- _Compiti da svolgere_:
**A.** Nel testo sul concorso di medicina, davanti a quale tribunale alcuni studenti hanno presentato il ricorso?
**B.** Trascrivi senza modifiche il brano del testo sul concorso di medicina che va da "L’adunanza plenaria, investita" fino a "due specifiche situazioni.", parole finali comprese.

##### Testo fornito #####

Concorso in medicina invalido se i candidati sono anche solo astrattamente riconoscibili

La violazione della regola dell’anonimato nel corso di un procedimento concorsuale comporta de iure la radicale invalidità della graduatoria finale, senza necessità di accertare in concreto l’effettiva lesione dell’imparzialità in sede di correzione, è questo il principio di diritto sancito dall’Adunanza Plenaria del Consiglio di Stato n. 26/2013

La questione nasce da un ricorso presentato dinanzi al TAR Catania da parte di posto alcuni studenti i quali, dopo l’aver compilato  il test di medicina, risultavano inidonei all’immatricolazione. I ricorrenti, seppur classificatisi in una posizione largamente non utile, hanno voluto impugnare la graduatoria, eccependo la violazione del principio dell’anonimato ma vedendosi respingere il ricorso da parte dei giudici di primo grado.

L’adunanza plenaria, investita dal Consiglio di Stato secondo il quale “l’eventuale, astratta riconoscibilità dei candidati non dovrebbe costituire ex se causa di invalidazione della procedura concorsuale, allorché, come nella specie, non risulta in alcun modo dimostrato che tale evenienza abbia oggettivamente determinato condizioni di vantaggio per alcuni candidati, incidendo negativamente sui risultati della selezione effettuata”; ha distinto due specifiche situazioni.

Nell’ipotesi statisticamente più frequente si tratta di controversie innescate dalle esclusione da procedure concorsuali di candidati che abbiano apposto al proprio elaborato segni di riconoscimento. In questo caso, trattandosi di violazione addebitata al candidato, afferma costantemente la giurisprudenza che la regola dell’anonimato degli elaborati scritti non può essere intesa in modo tanto tassativo e assoluto da comportare l’invalidità delle prove ogni volta che sussista un’astratta possibilità di riconoscimento. E’ necessario che emergano elementi atti a provare in modo inequivoco l’intenzionalità del concorrente di rendere riconoscibile il suo elaborato. ( ad es. VI Sez. n. 5220 del 2006).

Nel caso in cui la violazione deriva dalla Pubblica Amministrazione, invece, la giurisprudenza dominante rileva che basti in tal senso l’astratta possibilità che si produca la violazione e che non sia rilevante l’accertamento sul possibile percorso di accertamento degli elaborati (( cfr. VI Sez. n. 1928 del 2010). Lo stesso organo giudicante ritiene infatti che diversamente si produrrebbe un’ inversione dell’onere della prova con una sorta di probatio diabolica che contrasterebbe con l ’esigenza organizzativa e giuridica di assicurare senz’altro e per tutti il rispetto delle indicate regole, di rilevanza costituzionale, sul pubblico concorso.” ( cfr. di recente VI Sez. n. 3747 del 2013).

##### Dati forniti #####

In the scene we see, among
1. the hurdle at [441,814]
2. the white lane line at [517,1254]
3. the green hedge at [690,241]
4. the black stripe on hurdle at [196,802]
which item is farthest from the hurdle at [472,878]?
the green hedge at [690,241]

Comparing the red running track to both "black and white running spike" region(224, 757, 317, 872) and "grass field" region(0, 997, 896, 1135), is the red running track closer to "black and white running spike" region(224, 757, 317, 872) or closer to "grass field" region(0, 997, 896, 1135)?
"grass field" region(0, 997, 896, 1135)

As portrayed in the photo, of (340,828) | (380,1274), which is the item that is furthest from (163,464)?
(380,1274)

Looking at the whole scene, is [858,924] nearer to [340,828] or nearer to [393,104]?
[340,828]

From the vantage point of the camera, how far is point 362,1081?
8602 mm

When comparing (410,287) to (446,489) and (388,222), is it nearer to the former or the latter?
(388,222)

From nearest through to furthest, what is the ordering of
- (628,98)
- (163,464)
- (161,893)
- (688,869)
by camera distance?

#####

- _Elenco risposte_:
**A.** Davanti al TAR Catania.

**B.**
L’adunanza plenaria, investita dal Consiglio di Stato secondo il quale “l’eventuale, astratta riconoscibilità dei candidati non dovrebbe costituire ex se causa di invalidazione della procedura concorsuale, allorché, come nella specie, non risulta in alcun modo dimostrato che tale evenienza abbia oggettivamente determinato condizioni di vantaggio per alcuni candidati, incidendo negativamente sui risultati della selezione effettuata”; ha distinto due specifiche situazioni.